Bodnar nie uznaje uchwały
Innego zdania jest minister sprawiedliwości, prokurator generalny Adam Bodnar. Ocenił on, że „neosędziowie Sądu Najwyższego bronią własnych stanowisk i upolitycznienia wymiaru sprawiedliwości”.
– Stanowisko trzech neosędziów nie jest uchwałą SN i nie jest wiążące – stwierdził.
W poniedziałek Dariusz Barski, w efekcie uchwały Izby Karnej SN, chciał wejść do budynku Prokuratury Krajowej. Nie został tam jednak wpuszczony.
Wiceminister sprawiedliwości: Prokuratorem krajowym jest Dariusz Korneluk
Wiceminister sprawiedliwości Arkadiusz Myrcha (Koalicja Obywatelska) pytany przez i.pl o to, kto jest prokuratorem krajowym – Dariusz Barski czy Dariusz Korneluk – odpowiedział, że „na sto procent jest nim Dariusz Korneluk i pełni funkcję prokuratora krajowego zgodnie z przepisami prawa”.
Co z uchwałą Izby Karnej SN?
Pytany, dlaczego uchwała Izby Karnej Sądu Najwyższego nie jest respektowana przez koalicję rządzącą, wyjaśnił, że ta uchwała – na kilku płaszczyznach – „nie odnosi się w ogóle do sytuacji prokuratora krajowego”.
– Po pierwsze – ma wadę, jeżeli chodzi o skład jej wydania – bo wydała ją trójka „neosędziów”. Po drugie – nawet, gdyby przyjąć zasadę, że ta uchwała została wydana w sposób prawidłowy to i tak jest jedynie wskazówką dla sądu orzekającego w jednej konkretnej sprawie, czyli Sądu Rejonowego w Gdańsku. Nie odnosi się ona w żaden sposób generalny do sytuacji prawnej, nie odnosi się do wszystkich innych sytuacji prawnych, nie obejmujących sprawy, która zawisła przed Sądem Rejonowym w Gdańsku. Więc wyciąganie z niej tak daleko idących wniosków, także natury politycznej, jest po prostu nieuprawnione – wyjaśnił Arkadiusz Myrcha.
Chaos w sprawie prokuratora krajowego
Zmiany na szczytach prokuratury zapoczątkowano 12 stycznia.
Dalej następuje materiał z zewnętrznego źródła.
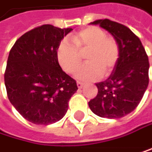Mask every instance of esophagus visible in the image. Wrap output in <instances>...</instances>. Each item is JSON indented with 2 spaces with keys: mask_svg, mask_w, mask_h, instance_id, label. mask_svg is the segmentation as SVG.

Minister sprawiedliwości i prokurator generalny Adam Bodnar w czasie spotkania z Dariuszem Barskim wręczył mu wówczas dokument stwierdzający, że przywrócenie go do służby czynnej 16 lutego 2022 roku przez poprzedniego prokuratora generalnego Zbigniewa Ziobrę „zostało dokonane z naruszeniem obowiązujących przepisów i nie wywołało skutków prawnych”. Na mocy decyzji premiera pełniącym obowiązki prokuratora krajowego – do czasu wyłonienia następcy Dariusza Barskiego w konkursie – został wówczas prok. Jacek Bilewicz. Konkurs wygrał w drugiej połowie lutego prok. Dariusz Korneluk, którego w połowie marca premier powołał na nowego prokuratora krajowego.
Pytanie o wykładnię przepisów, na mocy których prok. Dariusz Barski został w 2022 roku przywrócony ze stanu spoczynku, a co za tym idzie o jego ówczesny status prawny jako prokuratora krajowego, gdański sąd zadał przy okazji rozpatrywania zażalenia na decyzję prokuratorskiej asesor z czerwca 2023 roku umarzającej dochodzenie w sprawie uchylania się od płacenia alimentów. Problem w tym, że – jak zwracał uwagę ten sąd – asesor, która postanowiła o umorzeniu sprawy, została powołana przez Dariusza Barskiego jako prokuratora krajowego, działającego z upoważnienia prokuratora generalnego.